● Your instructions
Drawing on the excerpt about Brionne Davis, explain how he came to be offered the part of Richard Evans Schultes.

● Excerpted passage
Brionne Davis with renowned director Ciro Guerra and co-star Antonio Bolivar on a canoe before filming a scene
Davis did a great deal of research on the man before headed to the Colombia to film.  Someone so talented had to be very complicated.  “When I got the call to fly to South America, I was so excited.  Though, while flying there, I realized that this is either going to be the best experience of my life or the worst decision I ever made,” the handsome star said with a smile.  Joking about flying into “no man’s land,” so to speak.
Before being [cast.]  “I hadn’t heard from the filmmaker in a while, so when I got the call it was a surprise.  One of the producers, Jason Gurvitz, I’d worked with in ‘Savaged,’ so, he knew of my work, and they needed an American to play the scientist Richard Evans Schultes, so they sent me the script in English, they ended up flying me down for the role, but it was almost magical making this film, Tommy.  There were so many terrific moments, and luckily many of them were caught on camera.”
But, some unearthly experiences were not, including an almost ghostly appearance by a spirit that left Davis rethinking all he truly believes about life, but it made way for a brilliant scene later the  very next day.  More on that later.
“This was a very physical role for me.   I found myself doing things that I didn’t know I could even be capable of doing.  But everything seemed to just click, it was a life changing experience, and mosquitos and insects aside, I’d do it all over again,” he said.

● Dataset content
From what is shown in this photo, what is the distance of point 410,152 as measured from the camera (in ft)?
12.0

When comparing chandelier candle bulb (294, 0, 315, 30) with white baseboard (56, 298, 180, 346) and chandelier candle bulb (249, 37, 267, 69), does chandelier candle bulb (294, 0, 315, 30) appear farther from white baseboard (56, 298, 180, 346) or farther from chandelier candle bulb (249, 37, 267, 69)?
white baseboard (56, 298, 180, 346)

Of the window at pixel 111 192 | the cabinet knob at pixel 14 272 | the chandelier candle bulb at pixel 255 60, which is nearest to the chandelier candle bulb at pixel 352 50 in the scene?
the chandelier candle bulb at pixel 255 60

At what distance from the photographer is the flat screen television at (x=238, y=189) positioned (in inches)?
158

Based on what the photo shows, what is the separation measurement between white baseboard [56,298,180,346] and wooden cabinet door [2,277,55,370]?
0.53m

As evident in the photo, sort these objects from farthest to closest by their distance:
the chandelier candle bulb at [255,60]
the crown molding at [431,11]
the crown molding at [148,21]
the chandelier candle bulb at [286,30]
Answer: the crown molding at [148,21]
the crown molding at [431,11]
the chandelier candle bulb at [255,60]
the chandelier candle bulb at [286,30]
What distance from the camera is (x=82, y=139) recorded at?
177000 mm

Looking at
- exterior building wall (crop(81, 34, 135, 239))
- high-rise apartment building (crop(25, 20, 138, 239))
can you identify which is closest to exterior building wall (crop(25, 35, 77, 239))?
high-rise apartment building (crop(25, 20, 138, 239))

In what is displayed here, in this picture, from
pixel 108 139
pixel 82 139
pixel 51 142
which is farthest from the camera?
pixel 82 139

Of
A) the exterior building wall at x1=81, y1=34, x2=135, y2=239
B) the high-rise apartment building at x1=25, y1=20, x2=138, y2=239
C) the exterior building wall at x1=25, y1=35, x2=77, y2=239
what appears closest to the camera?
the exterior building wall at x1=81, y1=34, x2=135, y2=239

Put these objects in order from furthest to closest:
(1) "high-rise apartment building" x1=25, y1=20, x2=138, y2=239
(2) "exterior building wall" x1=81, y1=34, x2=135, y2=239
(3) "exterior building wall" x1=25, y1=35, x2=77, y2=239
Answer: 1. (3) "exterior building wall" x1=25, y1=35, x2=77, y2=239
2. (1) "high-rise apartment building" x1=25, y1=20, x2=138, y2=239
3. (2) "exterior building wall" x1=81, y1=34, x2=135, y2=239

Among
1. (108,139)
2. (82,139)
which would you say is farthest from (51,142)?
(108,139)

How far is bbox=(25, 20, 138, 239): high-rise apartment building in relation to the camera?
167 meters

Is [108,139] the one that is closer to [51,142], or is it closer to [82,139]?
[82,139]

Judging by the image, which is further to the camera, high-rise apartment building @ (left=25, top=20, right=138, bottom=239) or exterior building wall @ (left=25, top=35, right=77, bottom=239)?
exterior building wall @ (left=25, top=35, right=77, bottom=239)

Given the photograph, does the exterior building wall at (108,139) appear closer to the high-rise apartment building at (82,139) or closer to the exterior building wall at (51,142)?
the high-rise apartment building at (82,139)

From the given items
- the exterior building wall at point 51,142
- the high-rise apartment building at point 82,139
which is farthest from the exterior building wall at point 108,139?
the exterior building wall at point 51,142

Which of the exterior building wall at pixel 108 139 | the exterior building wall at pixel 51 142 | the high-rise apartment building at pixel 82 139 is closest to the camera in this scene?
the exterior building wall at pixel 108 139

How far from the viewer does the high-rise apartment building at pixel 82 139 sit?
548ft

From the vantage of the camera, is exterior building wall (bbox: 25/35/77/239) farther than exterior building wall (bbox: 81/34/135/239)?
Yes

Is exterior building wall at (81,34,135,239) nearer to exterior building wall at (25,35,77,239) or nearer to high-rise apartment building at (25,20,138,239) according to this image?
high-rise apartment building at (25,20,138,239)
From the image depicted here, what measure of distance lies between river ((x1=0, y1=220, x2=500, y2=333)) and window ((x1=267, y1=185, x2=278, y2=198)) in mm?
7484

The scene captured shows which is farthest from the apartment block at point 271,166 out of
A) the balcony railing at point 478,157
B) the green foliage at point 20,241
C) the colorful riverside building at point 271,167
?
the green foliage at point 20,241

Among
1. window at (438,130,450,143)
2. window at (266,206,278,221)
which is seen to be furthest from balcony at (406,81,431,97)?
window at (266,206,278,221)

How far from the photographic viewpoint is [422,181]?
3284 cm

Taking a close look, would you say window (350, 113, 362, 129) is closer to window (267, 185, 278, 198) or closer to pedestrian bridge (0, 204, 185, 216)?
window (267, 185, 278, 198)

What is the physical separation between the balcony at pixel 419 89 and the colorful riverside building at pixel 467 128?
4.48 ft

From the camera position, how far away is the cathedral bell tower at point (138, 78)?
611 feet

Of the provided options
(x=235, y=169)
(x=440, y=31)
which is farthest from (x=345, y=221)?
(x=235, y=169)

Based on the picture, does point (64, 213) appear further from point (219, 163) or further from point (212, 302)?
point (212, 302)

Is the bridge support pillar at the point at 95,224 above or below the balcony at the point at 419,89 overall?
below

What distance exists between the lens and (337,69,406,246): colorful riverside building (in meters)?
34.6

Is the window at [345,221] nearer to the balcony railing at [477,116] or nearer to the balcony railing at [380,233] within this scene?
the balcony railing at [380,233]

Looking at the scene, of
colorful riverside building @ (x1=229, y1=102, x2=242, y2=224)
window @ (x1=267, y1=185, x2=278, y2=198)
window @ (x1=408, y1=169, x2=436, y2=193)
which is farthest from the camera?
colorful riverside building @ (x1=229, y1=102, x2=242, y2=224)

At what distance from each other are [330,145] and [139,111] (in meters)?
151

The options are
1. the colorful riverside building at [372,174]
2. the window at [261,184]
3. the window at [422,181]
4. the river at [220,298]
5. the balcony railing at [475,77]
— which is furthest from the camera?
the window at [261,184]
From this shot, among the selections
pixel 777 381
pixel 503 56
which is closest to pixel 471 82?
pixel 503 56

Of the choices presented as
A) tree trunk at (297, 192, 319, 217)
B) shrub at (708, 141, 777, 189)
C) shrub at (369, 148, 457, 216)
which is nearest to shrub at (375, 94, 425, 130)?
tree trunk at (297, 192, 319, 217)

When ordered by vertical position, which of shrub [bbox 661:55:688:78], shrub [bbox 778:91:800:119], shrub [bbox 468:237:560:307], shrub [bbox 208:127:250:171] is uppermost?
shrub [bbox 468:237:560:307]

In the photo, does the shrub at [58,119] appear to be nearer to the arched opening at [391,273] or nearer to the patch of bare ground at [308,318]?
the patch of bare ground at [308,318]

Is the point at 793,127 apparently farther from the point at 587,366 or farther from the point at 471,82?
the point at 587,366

● Result for this task
One of the producers, Jason Gurvitz, had worked with Davis on "Savaged" and knew his work. The production also needed an American to play the scientist Richard Evans Schultes, so they sent Davis the script in English and eventually flew him down for the role.